This problem is to help you review the concepts of Section 7.3 we covered
in class.
Suppose we collect data (from some experiment or some survey); we plot our
data points (x_1, y_1), ..., (x_k, y_k) and suppose it turns out that they
look almost like they lie on a straight line. We want to find the line that best
fits our data points.
Ideally, we'd like to find a line mx +b that fits all our data
points exactly. Explain why we can write this as an equation Au = y, where u is the column vector [b m]^T,
y is the column vector
[y_1 ... y_k]^T, and A is the k by 2 matrix whose first column is all 1s and whose second column consists of x_1, ..., x_k.
If our equation Au = y turns out to have no solution, then we'll want
to find a line that "best" fits our data; i.e., find u such
that Au is as close as possible to y; equivalently, find a vector y' as
close as possible to y such that Au = y' has a solution. Explain
carefully why y'
= proj of y onto col(A).
Instead of actually computing y' = proj of y onto col(A) (which is a
lot of work) and then
solving the equation Au = y', we find u by a different method. Explain
what that method is.
(Optional) Explain why minimizing the distance in R^k between y and y' is
equivalent to minimizing the sum of the squares of the distances between
each of our data points (x_i, y_i) and the point directly below or above
(x_i, y_i) on the line we're looking for, where i = 1, ..., k. Draw a
diagram to accompany your explanation. Is what the book refers to as
"the least squares error" the same as ||y-y'||? Why is it
called "least squares"?
Redo Problem 7 of Section 7.3 the "long way": in the notation
of the above problem, compute y' = proj of y onto col(A), and then solve the
equation Au = y'. Did you get the same answer as in the back of the book? Draw
the two columns of A as vectors in R^3. Draw col(A) and y and y' in R^3 as
best as you can.
As a review of some topics from Chapter 5, let's prove the easier
part of the Least Squares Theorem: Let A be an m by n matrix. Let y be any vector in R^m. If Ax = projcol(A)(y),
then (A^T)Ax = (A^T)y. Proof:
There exist vectors c and d such that y = c + d where c is in col(A) and d
is in col(A)^perp. Explain why.
Show d is in null(A^T).
Show (A^T)y = (A^T)c.
Use the above to show if Ax = projcol(A)(y), then (A^T)Ax =
(A^T)y.

GIVEN DATA:
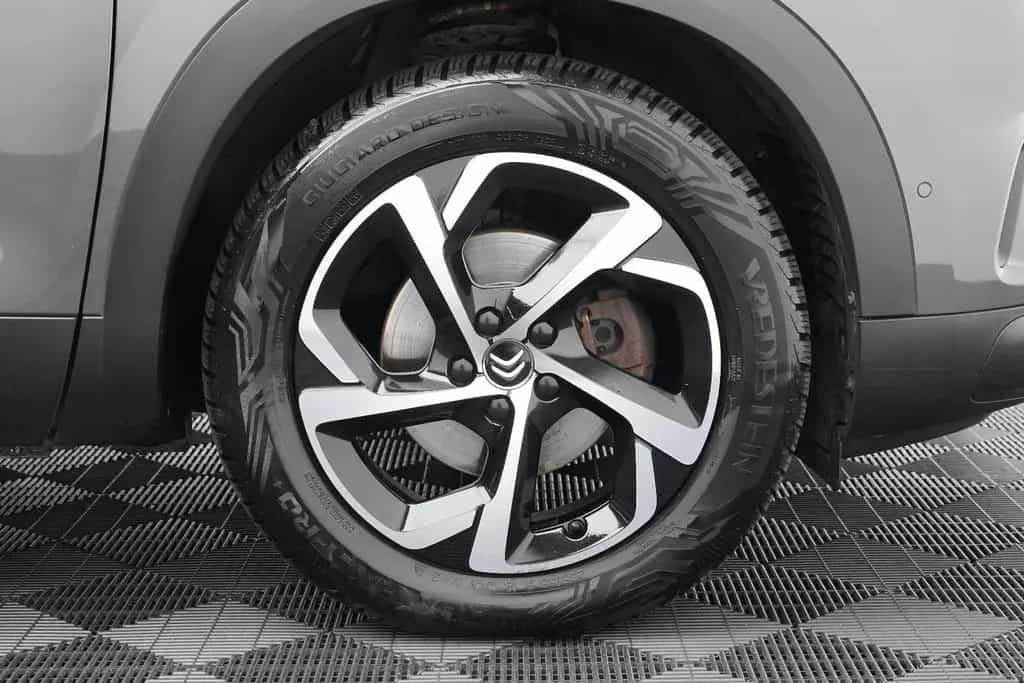 Citroën C5 Aircross 2.0 LED 360° NAVI Keyless PDC Shine 10/2019-photo-34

WHAT YOU ARE ASKED TO DO: Summarize the least squares problem set in two sentences.

ANSWER: The problem set reviews how to fit a line mx + b to data points by writing it as Au = y, why the closest solvable target y' is the projection of y onto col(A), and what method finds u without computing that projection. It also asks to redo Problem 7 of Section 7.3 the long way and to prove the easier part of the Least Squares Theorem: if Ax = projcol(A)(y), then (A^T)Ax = (A^T)y.